═════ RECORD EXCERPTS ═════

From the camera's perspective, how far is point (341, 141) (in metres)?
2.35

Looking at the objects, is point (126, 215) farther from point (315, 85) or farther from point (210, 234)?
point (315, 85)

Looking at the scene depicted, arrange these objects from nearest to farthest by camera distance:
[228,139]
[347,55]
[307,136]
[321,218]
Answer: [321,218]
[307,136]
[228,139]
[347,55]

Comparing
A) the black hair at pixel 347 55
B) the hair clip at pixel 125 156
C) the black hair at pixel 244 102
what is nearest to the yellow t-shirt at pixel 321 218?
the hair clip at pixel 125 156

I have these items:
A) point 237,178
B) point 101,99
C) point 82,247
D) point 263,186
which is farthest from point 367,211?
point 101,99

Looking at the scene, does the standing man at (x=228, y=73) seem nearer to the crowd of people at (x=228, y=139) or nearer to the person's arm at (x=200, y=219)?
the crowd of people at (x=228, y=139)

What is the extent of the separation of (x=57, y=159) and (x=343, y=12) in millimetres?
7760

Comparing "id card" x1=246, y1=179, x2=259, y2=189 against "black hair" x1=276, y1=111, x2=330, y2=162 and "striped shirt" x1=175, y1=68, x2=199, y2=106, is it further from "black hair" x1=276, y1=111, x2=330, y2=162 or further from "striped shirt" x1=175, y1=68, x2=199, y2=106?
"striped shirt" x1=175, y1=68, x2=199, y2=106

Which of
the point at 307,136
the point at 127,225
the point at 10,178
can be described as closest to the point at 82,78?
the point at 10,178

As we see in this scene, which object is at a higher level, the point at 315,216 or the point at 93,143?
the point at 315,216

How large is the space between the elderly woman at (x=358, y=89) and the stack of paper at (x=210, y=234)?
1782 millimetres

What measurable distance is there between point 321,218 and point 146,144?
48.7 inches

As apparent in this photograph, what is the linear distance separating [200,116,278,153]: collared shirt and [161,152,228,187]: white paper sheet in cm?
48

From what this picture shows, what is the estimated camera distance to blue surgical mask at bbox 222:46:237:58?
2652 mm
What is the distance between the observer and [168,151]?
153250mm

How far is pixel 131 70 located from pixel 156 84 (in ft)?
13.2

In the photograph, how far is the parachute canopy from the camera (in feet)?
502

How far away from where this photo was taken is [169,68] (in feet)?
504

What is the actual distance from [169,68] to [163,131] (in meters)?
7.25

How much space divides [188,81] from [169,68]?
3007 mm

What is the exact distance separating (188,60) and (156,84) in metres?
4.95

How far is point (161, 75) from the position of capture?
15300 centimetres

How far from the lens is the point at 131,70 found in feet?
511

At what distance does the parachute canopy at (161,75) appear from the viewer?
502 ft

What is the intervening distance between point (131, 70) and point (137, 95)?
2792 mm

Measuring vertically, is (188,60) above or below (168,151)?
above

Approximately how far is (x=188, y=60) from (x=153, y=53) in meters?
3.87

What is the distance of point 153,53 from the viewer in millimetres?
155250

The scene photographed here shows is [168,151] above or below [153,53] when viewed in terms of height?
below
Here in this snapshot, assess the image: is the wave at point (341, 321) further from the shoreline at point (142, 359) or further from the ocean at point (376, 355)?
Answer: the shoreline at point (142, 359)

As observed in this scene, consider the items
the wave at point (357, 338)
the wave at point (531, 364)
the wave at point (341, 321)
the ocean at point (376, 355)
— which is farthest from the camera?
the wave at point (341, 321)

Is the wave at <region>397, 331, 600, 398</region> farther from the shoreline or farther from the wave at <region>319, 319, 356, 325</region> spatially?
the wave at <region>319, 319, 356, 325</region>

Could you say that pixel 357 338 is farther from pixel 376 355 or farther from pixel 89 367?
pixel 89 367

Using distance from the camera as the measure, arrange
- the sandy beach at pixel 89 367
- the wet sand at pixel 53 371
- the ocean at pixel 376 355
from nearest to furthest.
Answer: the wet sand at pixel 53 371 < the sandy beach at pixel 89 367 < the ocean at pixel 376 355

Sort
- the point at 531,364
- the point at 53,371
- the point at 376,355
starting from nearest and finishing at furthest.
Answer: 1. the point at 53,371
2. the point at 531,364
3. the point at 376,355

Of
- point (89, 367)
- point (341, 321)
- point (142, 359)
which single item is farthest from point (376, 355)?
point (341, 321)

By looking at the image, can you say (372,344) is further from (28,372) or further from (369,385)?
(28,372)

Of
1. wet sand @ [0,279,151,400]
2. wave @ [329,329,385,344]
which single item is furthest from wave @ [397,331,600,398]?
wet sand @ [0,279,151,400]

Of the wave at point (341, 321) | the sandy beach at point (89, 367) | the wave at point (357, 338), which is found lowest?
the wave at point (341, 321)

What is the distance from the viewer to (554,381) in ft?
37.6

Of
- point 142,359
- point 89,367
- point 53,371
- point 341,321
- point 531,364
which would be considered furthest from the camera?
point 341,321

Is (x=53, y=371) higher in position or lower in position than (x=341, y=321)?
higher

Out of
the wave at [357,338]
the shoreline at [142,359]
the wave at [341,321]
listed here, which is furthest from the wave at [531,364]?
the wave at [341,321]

═════

Transcribe the entire listing above precisely.

_ANSWER_
From the camera's perspective, how far is point (341, 141) (in metres)?
2.35

Looking at the objects, is point (126, 215) farther from point (315, 85) or farther from point (210, 234)?
point (315, 85)

Looking at the scene depicted, arrange these objects from nearest to farthest by camera distance:
[228,139]
[347,55]
[307,136]
[321,218]
Answer: [321,218]
[307,136]
[228,139]
[347,55]

Comparing
A) the black hair at pixel 347 55
B) the hair clip at pixel 125 156
C) the black hair at pixel 244 102
what is nearest to the yellow t-shirt at pixel 321 218?
the hair clip at pixel 125 156

I have these items:
A) point 237,178
B) point 101,99
C) point 82,247
D) point 263,186
which is farthest from point 367,211?
point 101,99

Looking at the scene, does the standing man at (x=228, y=73) seem nearer to the crowd of people at (x=228, y=139) or nearer to the person's arm at (x=200, y=219)?
the crowd of people at (x=228, y=139)

What is the extent of the separation of (x=57, y=159) and (x=343, y=12) in millimetres?
7760

Comparing "id card" x1=246, y1=179, x2=259, y2=189 against "black hair" x1=276, y1=111, x2=330, y2=162 and "striped shirt" x1=175, y1=68, x2=199, y2=106, is it further from "black hair" x1=276, y1=111, x2=330, y2=162 or further from "striped shirt" x1=175, y1=68, x2=199, y2=106?
"striped shirt" x1=175, y1=68, x2=199, y2=106

Which of
the point at 307,136
the point at 127,225
the point at 10,178
can be described as closest to the point at 82,78?
the point at 10,178

As we see in this scene, which object is at a higher level, the point at 315,216 or the point at 93,143?
the point at 315,216

How large is the space between the elderly woman at (x=358, y=89) and the stack of paper at (x=210, y=234)?
1782 millimetres

What measurable distance is there between point 321,218 and point 146,144?
48.7 inches

As apparent in this photograph, what is the linear distance separating [200,116,278,153]: collared shirt and [161,152,228,187]: white paper sheet in cm?
48

From what this picture shows, what is the estimated camera distance to blue surgical mask at bbox 222:46:237:58?
2652 mm
What is the distance between the observer and [168,151]?
153250mm

How far is pixel 131 70 located from pixel 156 84 (in ft)?
13.2

In the photograph, how far is the parachute canopy from the camera (in feet)?
502

How far away from where this photo was taken is [169,68] (in feet)?
504

What is the actual distance from [169,68] to [163,131] (in meters)?
7.25

How much space divides [188,81] from [169,68]?
3007 mm

What is the exact distance separating (188,60) and (156,84) in metres?
4.95

How far is point (161, 75) from the position of capture?
15300 centimetres

How far from the lens is the point at 131,70 found in feet?
511

At what distance does the parachute canopy at (161,75) appear from the viewer?
502 ft

What is the intervening distance between point (131, 70) and point (137, 95)?
2792 mm

Measuring vertically, is (188,60) above or below (168,151)?
above

Approximately how far is (x=188, y=60) from (x=153, y=53) in meters?
3.87

What is the distance of point 153,53 from the viewer in millimetres?
155250

The scene photographed here shows is [168,151] above or below [153,53] when viewed in terms of height?
below
Here in this snapshot, assess the image: is the wave at point (341, 321) further from the shoreline at point (142, 359) or further from the ocean at point (376, 355)?
Answer: the shoreline at point (142, 359)

As observed in this scene, consider the items
the wave at point (357, 338)
the wave at point (531, 364)
the wave at point (341, 321)
the ocean at point (376, 355)
— which is farthest from the camera?
the wave at point (341, 321)

Is the wave at <region>397, 331, 600, 398</region> farther from the shoreline or farther from the wave at <region>319, 319, 356, 325</region> spatially?
the wave at <region>319, 319, 356, 325</region>

Could you say that pixel 357 338 is farther from pixel 376 355 or farther from pixel 89 367?
pixel 89 367

Using distance from the camera as the measure, arrange
- the sandy beach at pixel 89 367
- the wet sand at pixel 53 371
- the ocean at pixel 376 355
from nearest to furthest.
Answer: the wet sand at pixel 53 371 < the sandy beach at pixel 89 367 < the ocean at pixel 376 355

Sort
- the point at 531,364
- the point at 53,371
- the point at 376,355
starting from nearest and finishing at furthest.
Answer: 1. the point at 53,371
2. the point at 531,364
3. the point at 376,355

Of
- point (89, 367)
- point (341, 321)
- point (142, 359)
which single item is farthest from point (376, 355)?
point (341, 321)

By looking at the image, can you say (372,344) is further from (28,372) or further from (369,385)?
(28,372)

Of
1. wet sand @ [0,279,151,400]
2. wave @ [329,329,385,344]
which single item is furthest from wave @ [397,331,600,398]?
wet sand @ [0,279,151,400]

Of the wave at point (341, 321) | the sandy beach at point (89, 367) | the wave at point (357, 338), which is found lowest?
the wave at point (341, 321)

What is the distance from the viewer to (554,381) in ft?
37.6

Of
- point 142,359
- point 89,367
- point 53,371
- point 341,321
- point 531,364
which would be considered furthest from the camera?
point 341,321

Is (x=53, y=371) higher in position or lower in position than (x=341, y=321)?
higher

Out of
the wave at [357,338]
the shoreline at [142,359]
the wave at [341,321]
listed here, which is furthest from the wave at [531,364]?
the wave at [341,321]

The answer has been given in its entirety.